*SUPPLIED RECORDS*.
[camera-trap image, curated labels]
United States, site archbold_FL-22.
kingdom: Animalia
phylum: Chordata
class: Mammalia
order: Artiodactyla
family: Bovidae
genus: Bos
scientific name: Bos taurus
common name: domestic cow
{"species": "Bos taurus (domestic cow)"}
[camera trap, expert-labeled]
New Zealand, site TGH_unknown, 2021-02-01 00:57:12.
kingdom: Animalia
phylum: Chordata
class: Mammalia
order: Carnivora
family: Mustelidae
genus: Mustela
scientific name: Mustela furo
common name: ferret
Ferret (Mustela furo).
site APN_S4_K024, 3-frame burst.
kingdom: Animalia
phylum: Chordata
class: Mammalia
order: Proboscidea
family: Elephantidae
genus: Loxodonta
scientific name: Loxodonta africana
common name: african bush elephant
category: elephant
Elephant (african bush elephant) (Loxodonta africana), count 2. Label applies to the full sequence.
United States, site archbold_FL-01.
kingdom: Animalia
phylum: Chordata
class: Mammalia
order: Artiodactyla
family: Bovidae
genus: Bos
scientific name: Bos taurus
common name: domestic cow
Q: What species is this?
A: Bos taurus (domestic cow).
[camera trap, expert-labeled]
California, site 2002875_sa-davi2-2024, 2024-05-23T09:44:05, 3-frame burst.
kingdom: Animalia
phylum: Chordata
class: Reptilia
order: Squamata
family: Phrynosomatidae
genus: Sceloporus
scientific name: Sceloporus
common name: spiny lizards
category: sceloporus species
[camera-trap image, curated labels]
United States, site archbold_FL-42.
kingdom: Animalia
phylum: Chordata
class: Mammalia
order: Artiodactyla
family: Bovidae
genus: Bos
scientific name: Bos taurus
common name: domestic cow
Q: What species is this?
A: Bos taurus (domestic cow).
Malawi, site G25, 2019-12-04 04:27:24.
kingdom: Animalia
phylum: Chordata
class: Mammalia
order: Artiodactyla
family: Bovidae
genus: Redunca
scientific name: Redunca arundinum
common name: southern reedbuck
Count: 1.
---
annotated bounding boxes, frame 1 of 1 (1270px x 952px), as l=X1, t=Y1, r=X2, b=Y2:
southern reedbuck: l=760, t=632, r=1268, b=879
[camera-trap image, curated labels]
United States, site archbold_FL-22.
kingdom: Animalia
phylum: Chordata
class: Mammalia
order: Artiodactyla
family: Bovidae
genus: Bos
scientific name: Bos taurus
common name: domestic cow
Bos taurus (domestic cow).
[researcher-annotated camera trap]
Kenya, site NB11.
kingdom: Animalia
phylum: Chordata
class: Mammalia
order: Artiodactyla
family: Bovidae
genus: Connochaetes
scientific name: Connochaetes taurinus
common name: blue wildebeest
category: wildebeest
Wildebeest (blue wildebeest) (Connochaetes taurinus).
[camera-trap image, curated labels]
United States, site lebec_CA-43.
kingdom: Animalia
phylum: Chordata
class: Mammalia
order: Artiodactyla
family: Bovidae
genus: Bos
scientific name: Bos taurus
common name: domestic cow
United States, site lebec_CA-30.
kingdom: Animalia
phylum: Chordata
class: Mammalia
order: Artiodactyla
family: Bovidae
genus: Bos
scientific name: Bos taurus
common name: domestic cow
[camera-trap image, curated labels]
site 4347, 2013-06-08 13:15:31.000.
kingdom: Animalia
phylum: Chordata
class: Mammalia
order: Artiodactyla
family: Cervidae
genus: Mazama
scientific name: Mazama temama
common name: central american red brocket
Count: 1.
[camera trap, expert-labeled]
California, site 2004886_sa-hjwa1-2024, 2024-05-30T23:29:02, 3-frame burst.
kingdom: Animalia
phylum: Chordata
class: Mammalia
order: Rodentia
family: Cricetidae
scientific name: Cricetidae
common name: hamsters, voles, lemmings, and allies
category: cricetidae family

*WORK TO COMPLETE*.
All of the material above must be transcribed exactly, with no line dropped.

*THE ANSWER*.
[camera-trap image, curated labels]
United States, site archbold_FL-22.
kingdom: Animalia
phylum: Chordata
class: Mammalia
order: Artiodactyla
family: Bovidae
genus: Bos
scientific name: Bos taurus
common name: domestic cow
{"species": "Bos taurus (domestic cow)"}
[camera trap, expert-labeled]
New Zealand, site TGH_unknown, 2021-02-01 00:57:12.
kingdom: Animalia
phylum: Chordata
class: Mammalia
order: Carnivora
family: Mustelidae
genus: Mustela
scientific name: Mustela furo
common name: ferret
Ferret (Mustela furo).
site APN_S4_K024, 3-frame burst.
kingdom: Animalia
phylum: Chordata
class: Mammalia
order: Proboscidea
family: Elephantidae
genus: Loxodonta
scientific name: Loxodonta africana
common name: african bush elephant
category: elephant
Elephant (african bush elephant) (Loxodonta africana), count 2. Label applies to the full sequence.
United States, site archbold_FL-01.
kingdom: Animalia
phylum: Chordata
class: Mammalia
order: Artiodactyla
family: Bovidae
genus: Bos
scientific name: Bos taurus
common name: domestic cow
Q: What species is this?
A: Bos taurus (domestic cow).
[camera trap, expert-labeled]
California, site 2002875_sa-davi2-2024, 2024-05-23T09:44:05, 3-frame burst.
kingdom: Animalia
phylum: Chordata
class: Reptilia
order: Squamata
family: Phrynosomatidae
genus: Sceloporus
scientific name: Sceloporus
common name: spiny lizards
category: sceloporus species
[camera-trap image, curated labels]
United States, site archbold_FL-42.
kingdom: Animalia
phylum: Chordata
class: Mammalia
order: Artiodactyla
family: Bovidae
genus: Bos
scientific name: Bos taurus
common name: domestic cow
Q: What species is this?
A: Bos taurus (domestic cow).
Malawi, site G25, 2019-12-04 04:27:24.
kingdom: Animalia
phylum: Chordata
class: Mammalia
order: Artiodactyla
family: Bovidae
genus: Redunca
scientific name: Redunca arundinum
common name: southern reedbuck
Count: 1.
---
annotated bounding boxes, frame 1 of 1 (1270px x 952px), as l=X1, t=Y1, r=X2, b=Y2:
southern reedbuck: l=760, t=632, r=1268, b=879
[camera-trap image, curated labels]
United States, site archbold_FL-22.
kingdom: Animalia
phylum: Chordata
class: Mammalia
order: Artiodactyla
family: Bovidae
genus: Bos
scientific name: Bos taurus
common name: domestic cow
Bos taurus (domestic cow).
[researcher-annotated camera trap]
Kenya, site NB11.
kingdom: Animalia
phylum: Chordata
class: Mammalia
order: Artiodactyla
family: Bovidae
genus: Connochaetes
scientific name: Connochaetes taurinus
common name: blue wildebeest
category: wildebeest
Wildebeest (blue wildebeest) (Connochaetes taurinus).
[camera-trap image, curated labels]
United States, site lebec_CA-43.
kingdom: Animalia
phylum: Chordata
class: Mammalia
order: Artiodactyla
family: Bovidae
genus: Bos
scientific name: Bos taurus
common name: domestic cow
United States, site lebec_CA-30.
kingdom: Animalia
phylum: Chordata
class: Mammalia
order: Artiodactyla
family: Bovidae
genus: Bos
scientific name: Bos taurus
common name: domestic cow
[camera-trap image, curated labels]
site 4347, 2013-06-08 13:15:31.000.
kingdom: Animalia
phylum: Chordata
class: Mammalia
order: Artiodactyla
family: Cervidae
genus: Mazama
scientific name: Mazama temama
common name: central american red brocket
Count: 1.
[camera trap, expert-labeled]
California, site 2004886_sa-hjwa1-2024, 2024-05-30T23:29:02, 3-frame burst.
kingdom: Animalia
phylum: Chordata
class: Mammalia
order: Rodentia
family: Cricetidae
scientific name: Cricetidae
common name: hamsters, voles, lemmings, and allies
category: cricetidae family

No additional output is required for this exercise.